◆ **Directions for this task**
Take the data below and write it out exactly, except for the pictures.

◆ **Collected data**

──────────────────────────────

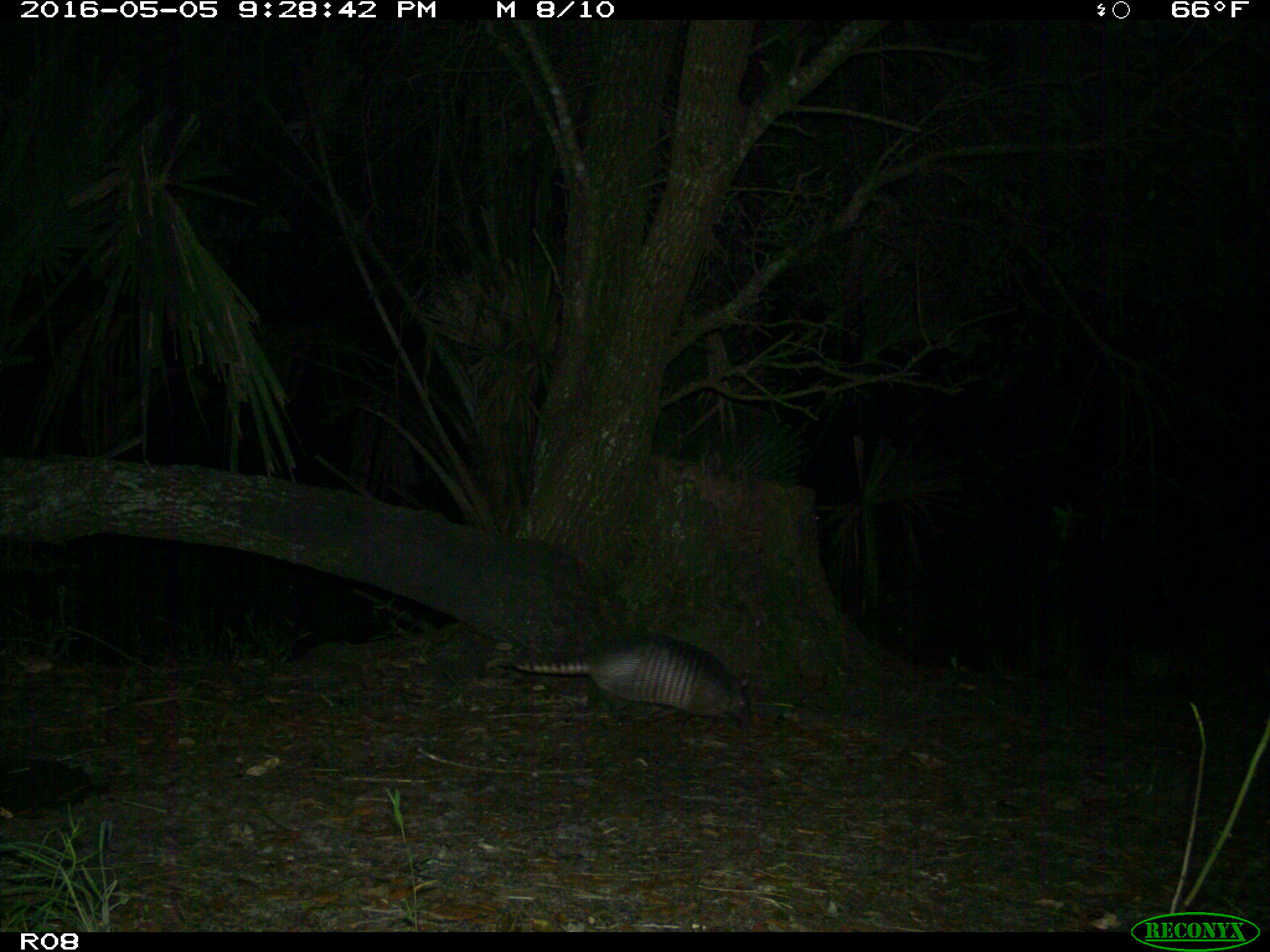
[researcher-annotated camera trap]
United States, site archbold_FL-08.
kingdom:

──────────────────────────────

◆ **Solution**
[researcher-annotated camera trap]
United States, site archbold_FL-08.
kingdom:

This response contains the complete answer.